§ What is asked: Pick out every line of the rows below that contains the string "order", and copy those lines. Case counts.

--- start of Dataset rows ---

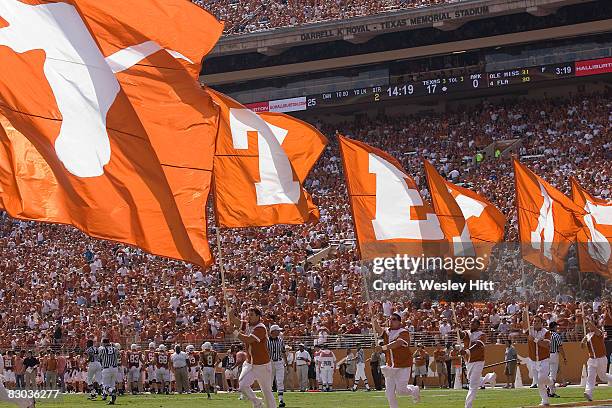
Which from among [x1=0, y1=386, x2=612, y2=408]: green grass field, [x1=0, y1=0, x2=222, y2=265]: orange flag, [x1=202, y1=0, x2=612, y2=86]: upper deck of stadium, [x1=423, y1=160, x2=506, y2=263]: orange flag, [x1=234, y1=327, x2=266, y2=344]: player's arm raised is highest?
[x1=202, y1=0, x2=612, y2=86]: upper deck of stadium

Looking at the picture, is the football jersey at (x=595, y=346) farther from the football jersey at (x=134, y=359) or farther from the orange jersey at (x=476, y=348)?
the football jersey at (x=134, y=359)

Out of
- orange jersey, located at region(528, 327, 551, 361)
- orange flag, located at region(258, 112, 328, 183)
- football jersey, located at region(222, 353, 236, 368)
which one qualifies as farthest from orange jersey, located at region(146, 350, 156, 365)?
orange flag, located at region(258, 112, 328, 183)

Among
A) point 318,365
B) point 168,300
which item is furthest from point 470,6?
point 318,365

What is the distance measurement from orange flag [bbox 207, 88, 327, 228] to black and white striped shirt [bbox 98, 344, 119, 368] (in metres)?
9.08

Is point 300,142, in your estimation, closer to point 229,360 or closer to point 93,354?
point 93,354

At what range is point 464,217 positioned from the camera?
25844 millimetres

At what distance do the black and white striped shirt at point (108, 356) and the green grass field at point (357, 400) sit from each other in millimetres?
842

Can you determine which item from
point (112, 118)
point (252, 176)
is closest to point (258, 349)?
point (252, 176)

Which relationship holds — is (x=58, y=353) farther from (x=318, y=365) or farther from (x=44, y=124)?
(x=44, y=124)

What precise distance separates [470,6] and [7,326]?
66.4 feet

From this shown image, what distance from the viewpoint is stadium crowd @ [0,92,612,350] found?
31234mm

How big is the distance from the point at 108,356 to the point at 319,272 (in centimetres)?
1112

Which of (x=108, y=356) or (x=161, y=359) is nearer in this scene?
(x=108, y=356)

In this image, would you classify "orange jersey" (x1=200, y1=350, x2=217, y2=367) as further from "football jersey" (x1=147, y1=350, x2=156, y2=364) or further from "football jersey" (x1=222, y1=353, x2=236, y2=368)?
"football jersey" (x1=147, y1=350, x2=156, y2=364)
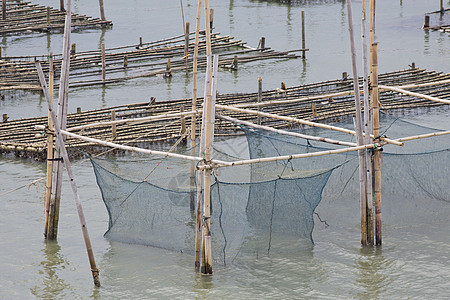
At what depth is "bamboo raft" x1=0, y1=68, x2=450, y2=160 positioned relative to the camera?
13958 millimetres

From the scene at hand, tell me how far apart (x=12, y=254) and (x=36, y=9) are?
21.1 m

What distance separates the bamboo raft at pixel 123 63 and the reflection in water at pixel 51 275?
10078 mm

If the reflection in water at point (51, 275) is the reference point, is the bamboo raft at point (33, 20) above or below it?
above

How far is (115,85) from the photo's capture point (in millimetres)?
21422

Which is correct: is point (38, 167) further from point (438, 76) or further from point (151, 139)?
point (438, 76)

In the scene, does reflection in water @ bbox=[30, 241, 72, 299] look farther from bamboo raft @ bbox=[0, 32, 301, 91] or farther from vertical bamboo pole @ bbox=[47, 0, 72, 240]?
bamboo raft @ bbox=[0, 32, 301, 91]

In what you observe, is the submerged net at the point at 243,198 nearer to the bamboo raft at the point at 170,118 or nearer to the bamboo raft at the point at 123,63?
the bamboo raft at the point at 170,118

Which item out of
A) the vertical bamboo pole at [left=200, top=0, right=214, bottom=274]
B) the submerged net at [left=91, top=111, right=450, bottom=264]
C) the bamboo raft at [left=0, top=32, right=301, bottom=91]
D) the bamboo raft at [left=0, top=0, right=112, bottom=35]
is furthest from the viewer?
the bamboo raft at [left=0, top=0, right=112, bottom=35]

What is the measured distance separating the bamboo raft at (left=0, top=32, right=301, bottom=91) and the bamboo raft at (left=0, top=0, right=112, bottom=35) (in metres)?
4.38

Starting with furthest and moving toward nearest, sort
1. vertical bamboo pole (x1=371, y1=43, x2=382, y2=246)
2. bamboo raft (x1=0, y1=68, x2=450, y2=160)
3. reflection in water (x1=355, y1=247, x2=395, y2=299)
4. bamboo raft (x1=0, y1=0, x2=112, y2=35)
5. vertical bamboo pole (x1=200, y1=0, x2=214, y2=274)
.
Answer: bamboo raft (x1=0, y1=0, x2=112, y2=35), bamboo raft (x1=0, y1=68, x2=450, y2=160), vertical bamboo pole (x1=371, y1=43, x2=382, y2=246), reflection in water (x1=355, y1=247, x2=395, y2=299), vertical bamboo pole (x1=200, y1=0, x2=214, y2=274)

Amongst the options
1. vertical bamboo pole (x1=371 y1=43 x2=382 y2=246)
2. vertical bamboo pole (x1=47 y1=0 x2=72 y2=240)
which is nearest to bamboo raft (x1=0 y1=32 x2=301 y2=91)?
vertical bamboo pole (x1=47 y1=0 x2=72 y2=240)

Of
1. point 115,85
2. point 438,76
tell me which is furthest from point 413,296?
point 115,85

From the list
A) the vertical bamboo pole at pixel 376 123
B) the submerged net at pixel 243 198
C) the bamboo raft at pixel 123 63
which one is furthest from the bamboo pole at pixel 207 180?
the bamboo raft at pixel 123 63

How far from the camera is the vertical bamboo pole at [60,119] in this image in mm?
9047
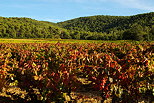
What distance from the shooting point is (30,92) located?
18.5 feet

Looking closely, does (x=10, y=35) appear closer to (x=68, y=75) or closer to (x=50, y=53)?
(x=50, y=53)

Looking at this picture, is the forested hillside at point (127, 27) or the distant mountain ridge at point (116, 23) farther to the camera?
the distant mountain ridge at point (116, 23)

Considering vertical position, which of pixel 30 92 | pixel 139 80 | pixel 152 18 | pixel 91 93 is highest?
pixel 152 18

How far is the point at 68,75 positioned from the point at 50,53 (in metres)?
8.44

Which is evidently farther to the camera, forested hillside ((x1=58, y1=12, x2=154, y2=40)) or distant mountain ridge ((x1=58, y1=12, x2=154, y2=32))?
distant mountain ridge ((x1=58, y1=12, x2=154, y2=32))

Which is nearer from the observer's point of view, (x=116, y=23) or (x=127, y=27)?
(x=127, y=27)

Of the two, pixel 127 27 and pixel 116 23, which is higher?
pixel 116 23

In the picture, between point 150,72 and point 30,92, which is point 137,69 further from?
point 30,92

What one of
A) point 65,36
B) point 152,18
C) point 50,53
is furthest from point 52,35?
point 50,53

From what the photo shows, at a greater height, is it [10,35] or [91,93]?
[10,35]

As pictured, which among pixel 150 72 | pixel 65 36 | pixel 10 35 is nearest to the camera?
pixel 150 72

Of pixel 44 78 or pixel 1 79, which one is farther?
pixel 1 79

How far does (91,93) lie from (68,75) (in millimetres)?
3336

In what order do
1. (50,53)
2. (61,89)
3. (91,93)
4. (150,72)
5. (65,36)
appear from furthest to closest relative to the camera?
1. (65,36)
2. (50,53)
3. (91,93)
4. (150,72)
5. (61,89)
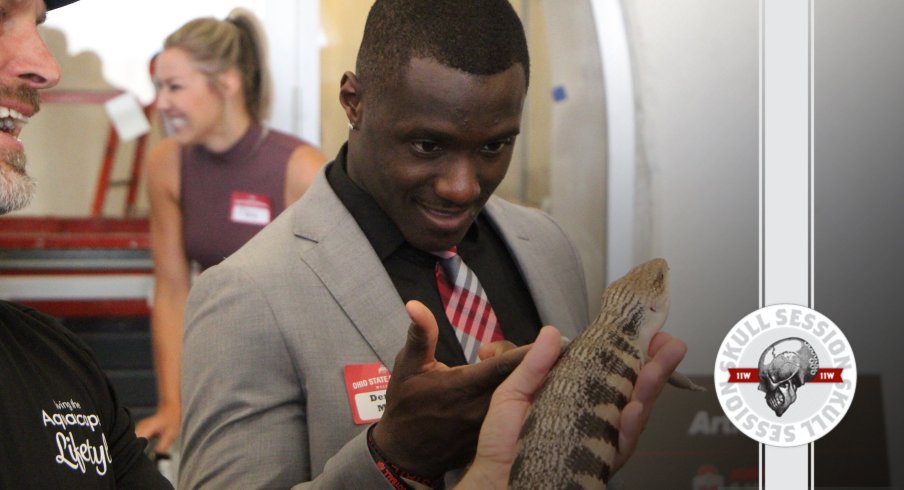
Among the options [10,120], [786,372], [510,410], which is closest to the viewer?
[510,410]

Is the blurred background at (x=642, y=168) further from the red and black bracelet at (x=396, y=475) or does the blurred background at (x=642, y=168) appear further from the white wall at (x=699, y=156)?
the red and black bracelet at (x=396, y=475)

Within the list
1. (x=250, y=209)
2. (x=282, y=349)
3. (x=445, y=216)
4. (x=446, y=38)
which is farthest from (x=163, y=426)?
(x=446, y=38)

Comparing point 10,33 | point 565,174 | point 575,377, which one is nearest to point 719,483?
point 565,174

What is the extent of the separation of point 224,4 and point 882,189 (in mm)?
1580

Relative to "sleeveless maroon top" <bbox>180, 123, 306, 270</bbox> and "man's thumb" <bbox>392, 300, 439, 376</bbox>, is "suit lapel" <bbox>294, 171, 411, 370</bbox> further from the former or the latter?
"sleeveless maroon top" <bbox>180, 123, 306, 270</bbox>

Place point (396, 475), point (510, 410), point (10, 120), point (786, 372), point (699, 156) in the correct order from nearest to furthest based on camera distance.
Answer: point (510, 410), point (396, 475), point (10, 120), point (786, 372), point (699, 156)

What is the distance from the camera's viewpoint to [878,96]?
2270 mm

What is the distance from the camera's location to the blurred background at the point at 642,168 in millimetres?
2258

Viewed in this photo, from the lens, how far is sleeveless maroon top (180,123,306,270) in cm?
230

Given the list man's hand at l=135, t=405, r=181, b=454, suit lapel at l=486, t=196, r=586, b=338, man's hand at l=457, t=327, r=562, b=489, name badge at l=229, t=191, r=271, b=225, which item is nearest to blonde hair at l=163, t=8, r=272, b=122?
name badge at l=229, t=191, r=271, b=225

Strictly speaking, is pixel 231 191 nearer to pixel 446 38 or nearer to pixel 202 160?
pixel 202 160

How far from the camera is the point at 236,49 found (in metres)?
2.34

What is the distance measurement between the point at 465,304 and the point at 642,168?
92 cm

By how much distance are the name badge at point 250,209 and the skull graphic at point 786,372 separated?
1.18 metres
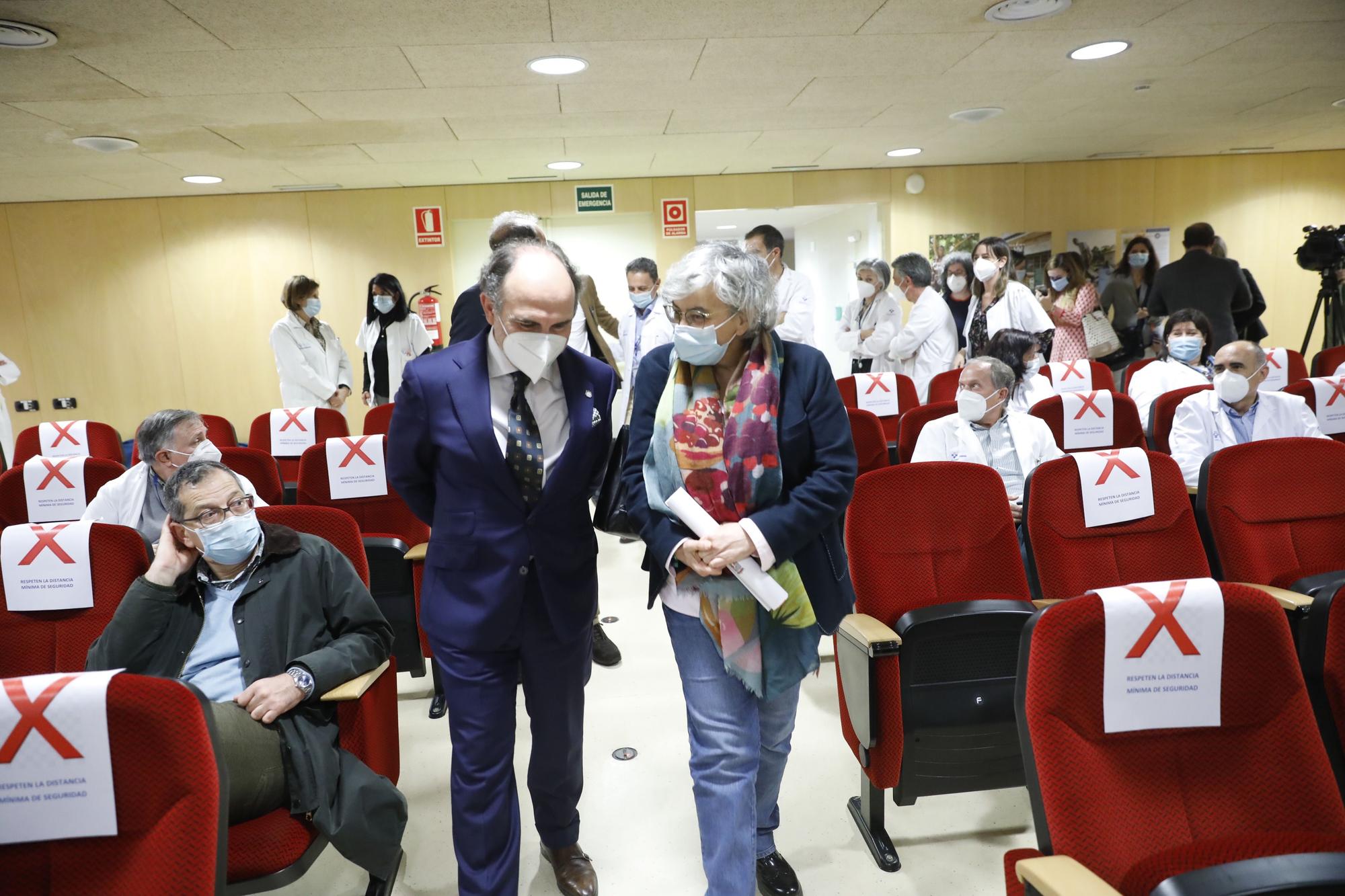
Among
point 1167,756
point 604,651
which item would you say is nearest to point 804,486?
point 1167,756

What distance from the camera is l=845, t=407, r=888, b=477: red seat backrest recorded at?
349 cm

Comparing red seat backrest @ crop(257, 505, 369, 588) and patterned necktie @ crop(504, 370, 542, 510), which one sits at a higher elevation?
patterned necktie @ crop(504, 370, 542, 510)

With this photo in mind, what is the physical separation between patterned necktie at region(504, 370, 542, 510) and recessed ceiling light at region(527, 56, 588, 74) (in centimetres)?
310

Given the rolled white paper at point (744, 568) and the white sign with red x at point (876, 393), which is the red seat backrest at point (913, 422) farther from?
the rolled white paper at point (744, 568)

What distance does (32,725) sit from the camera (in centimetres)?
113

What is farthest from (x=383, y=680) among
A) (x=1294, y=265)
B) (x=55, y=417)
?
(x=1294, y=265)

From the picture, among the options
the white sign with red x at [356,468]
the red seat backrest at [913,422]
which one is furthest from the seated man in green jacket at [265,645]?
the red seat backrest at [913,422]

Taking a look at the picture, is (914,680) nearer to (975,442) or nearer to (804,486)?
(804,486)

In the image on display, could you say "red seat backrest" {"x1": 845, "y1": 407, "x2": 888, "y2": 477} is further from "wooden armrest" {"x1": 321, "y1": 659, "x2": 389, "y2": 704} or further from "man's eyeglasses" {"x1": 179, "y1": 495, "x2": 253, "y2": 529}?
"man's eyeglasses" {"x1": 179, "y1": 495, "x2": 253, "y2": 529}

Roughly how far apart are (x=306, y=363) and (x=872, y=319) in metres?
3.81

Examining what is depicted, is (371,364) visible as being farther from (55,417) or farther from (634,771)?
(55,417)

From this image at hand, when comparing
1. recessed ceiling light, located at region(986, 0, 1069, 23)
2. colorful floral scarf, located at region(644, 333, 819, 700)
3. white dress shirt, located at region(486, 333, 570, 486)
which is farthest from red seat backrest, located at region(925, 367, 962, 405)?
white dress shirt, located at region(486, 333, 570, 486)

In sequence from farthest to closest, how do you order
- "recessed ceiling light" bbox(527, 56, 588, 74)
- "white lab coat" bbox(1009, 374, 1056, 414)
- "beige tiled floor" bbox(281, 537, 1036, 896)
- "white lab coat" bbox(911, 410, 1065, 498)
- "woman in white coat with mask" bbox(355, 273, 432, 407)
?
"woman in white coat with mask" bbox(355, 273, 432, 407) < "recessed ceiling light" bbox(527, 56, 588, 74) < "white lab coat" bbox(1009, 374, 1056, 414) < "white lab coat" bbox(911, 410, 1065, 498) < "beige tiled floor" bbox(281, 537, 1036, 896)

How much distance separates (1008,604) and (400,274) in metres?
7.65
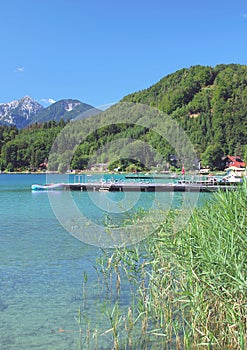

--- end of Dataset rows ---

§ Result of this exercise:
In what order do
Place point (396, 475), point (510, 410), point (10, 120), point (786, 372), point (699, 156) in the correct order from nearest to furthest based on camera distance.
In sequence from farthest to closest, how do you order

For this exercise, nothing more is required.